Genome-wide genotyping in TTURC was performed by the Center for Inherited Disease Research at Johns Hopkins University using the Illumina Omni2.5 microarray (www.illumina.com). Data cleaning was led by the GENEVA Coordinating Center at the University of Washington. Additional genotyping and gene copy number determination in the CYP2A6 locus was performed using a Taqman copy number assay (Hs00010002_cn, Applied Biosystems, Foster City, CA, USA) and custom designed Sequenom MassARRAY (Sequenom, San Diego CA, USA) and KASPar (KBioscience, Hoddesdon, Herts, UK) assays, as previously described (28). The predictive model of CYP2A6 activity based on CYP2A6 genotype was utilized to generate a continuous variable metric of nicotine metabolism for each subject, as previously described (15,28).
Association analyses were performed in R (R Foundation for Statistical Computing, Vienna, Austria), with sex, age and study as covariates, in genotyped subjects with available measures of CO or CPD. Power calculations were performed using Quanto 1.1 (71) LD was determined and LD plot generated using HaploView v4.2 (72).
FUNDING
The National Institute of Mental Health (5T32MH014677-33 to A.J.B.); the National Cancer Institute (P01 CA-089392 to L.J.B., and P50 CA-84724 and K05 CA-139871 to T.B.B.); the National Institute on Drug Abuse (K02 DA-021237 to L.J.B.) and the National Human Genome Research Institute (U01 HG-004422 to L.J.B.). Funding support for genotyping, which was performed at the Center for Inherited Disease Research (CIDR), was provided by X01 HG005274-01. CIDR is fully funded through a federal contract from the National Institutes of Health to The Johns Hopkins University, contract number HHSN268200782096C. Assistance with genotype cleaning, as well as with general study coordination, was provided by the Gene Environment Association Studies (GENEVA) Coordinating Center (U01 HG004446). Funding support for collection of datasets and samples was provided by the Collaborative Genetic Study of Nicotine Dependence (COGEND; P01 CA089392) and the University of Wisconsin Transdisciplinary Tobacco Use Research Center (P50 DA019706, P50 CA084724). The funders had no role in study design, data collection and analysis, decision to publish or preparation of the manuscript.
ACKNOWLEDGEMENTS
The authors thank and mention the following: The Wisconsin State Laboratory of Hygiene provided considerable technical assistance in the form of DNA extraction. Research was also aided by the Wisconsin Partnership Program.

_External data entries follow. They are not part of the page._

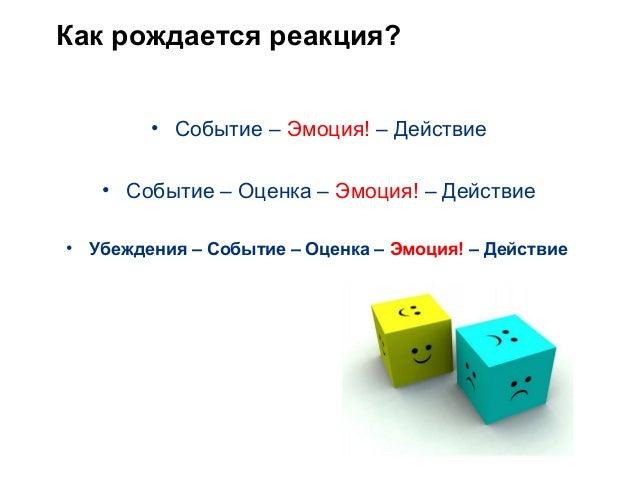Дидактические материалы по русскому языку.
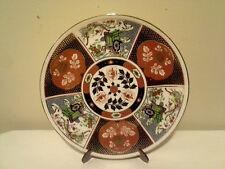 Vintage Japanese Imari Porcelain Plate Asian 8 inch Diameter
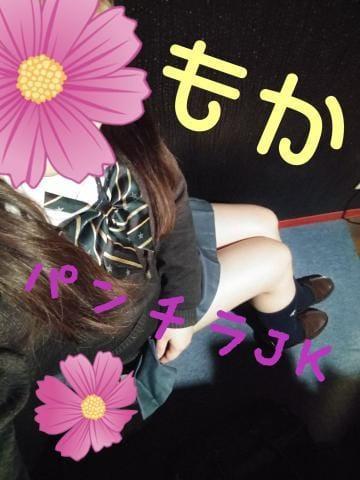 もか「(??? ? ??)????? ?????*゜」03/23(土) 15:46 | もかの写メ・風俗動画
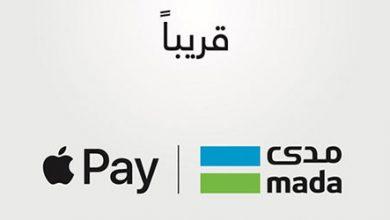 قريباً - خدمة آبل Pay للدفع الإلكتروني في السعودية!
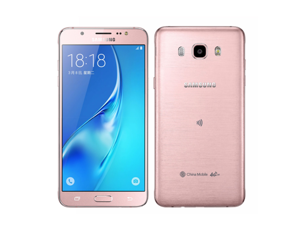 samsung galaxy j7 - Newegg com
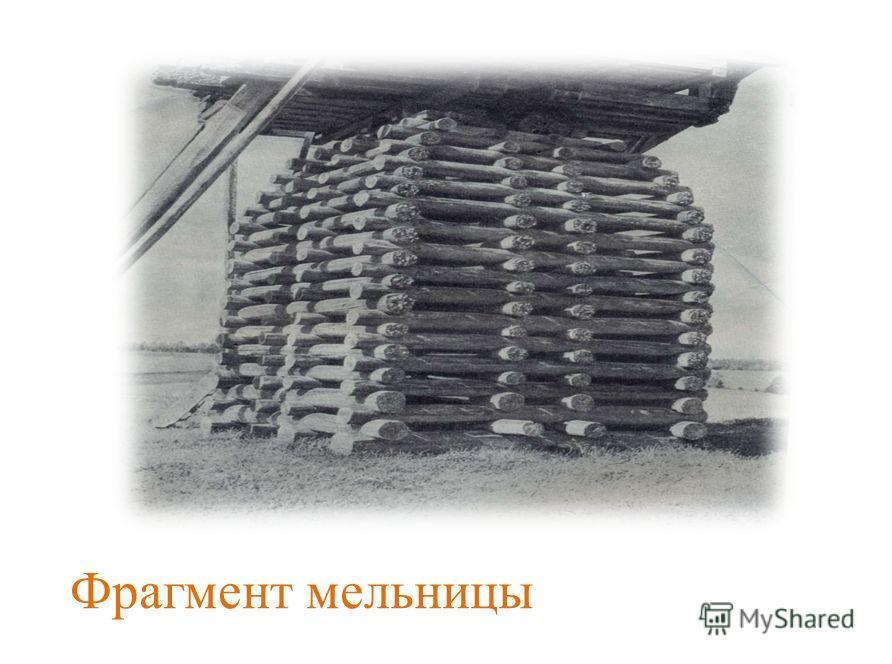Фрагмент мельницы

Medication was provided to patients at no cost under a research agreement with GlaxoSmithKline. Investigators directing data collection for COGEND are Laura Bierut, Naomi Breslau, Dorothy Hatsukami and Eric Johnson; data management are organized by Nancy Saccone and John Rice; laboratory analyses are led by Alison Goate; data collection were supervised by Tracey Richmond.
Conflict of Interest statement. Drs. Goate and Bierut are listed as inventors on a patent (US 20070258898) covering the use of certain SNPs in determining the diagnosis, prognosis and treatment of addiction.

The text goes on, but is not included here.